Stanford Alpine Club
Distributed for Center for the Study of Language and Information
The club's identity was forged in the crucible of Yosemite Valley's steep, smooth granite spires and cliffs. Group members made important contributions to the development of Yosemite rockclimbing technique, and helped carry the lessons learned to the world's major ranges, but the club's focus was on something more important-the personal, social, and recreational growth of its members. Coeducational membership was a key factor separating the SAC from longer-established and better-known eastern college clubs, and a tradition of "manless climbing" began with the group's inaugural year. Men and women alike were encouraged to try things that seemed beyond their limits and capabilities, testing both physical and mental strength. And the dangers involved-the club saw its fair share of tragedy, injury, and death-did even more to bring members together and change their lives.
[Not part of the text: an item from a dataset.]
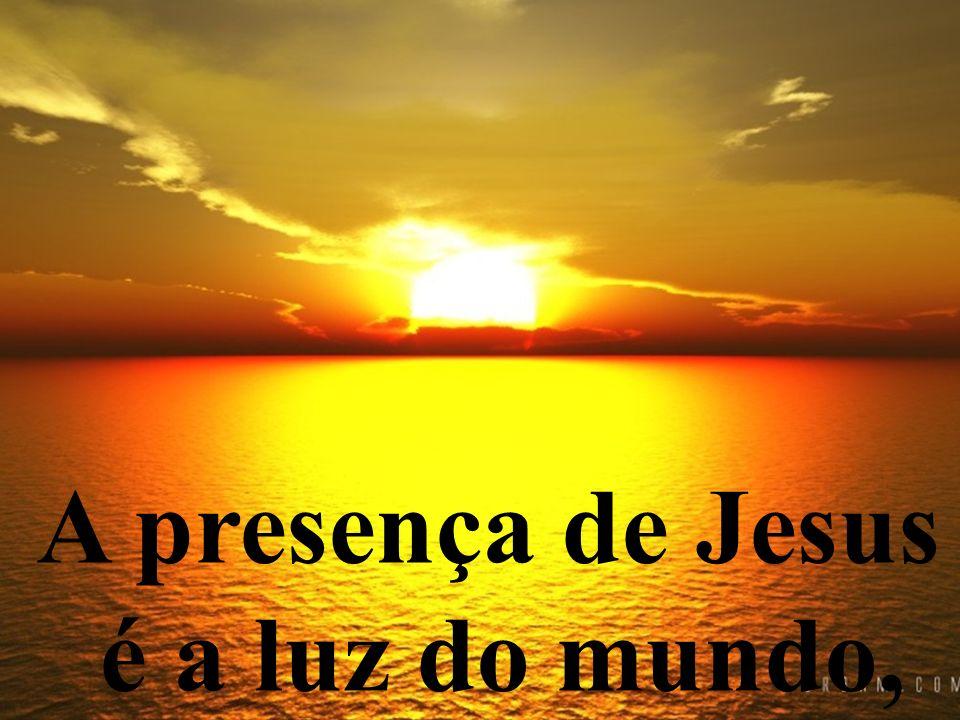 A presença de Jesus é a luz do mundo,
The Stanford Alpine Club is a large format (9.25 x 12.25 inches) photographic history of the club, following the club through its inception, its first trips to Yosemite, its most daring moments in the Himalayas, and its later days of scaling campus buildings; this fascinating volume presents portfolios of photographs by SAC members Tom Frost, Leigh Ortenburger, and Henry Kendall, an insightful text by John Rawlings, reflections and snapshots from former members, lyrics from the SAC songbook, and other tidbits from this history of this amazing association.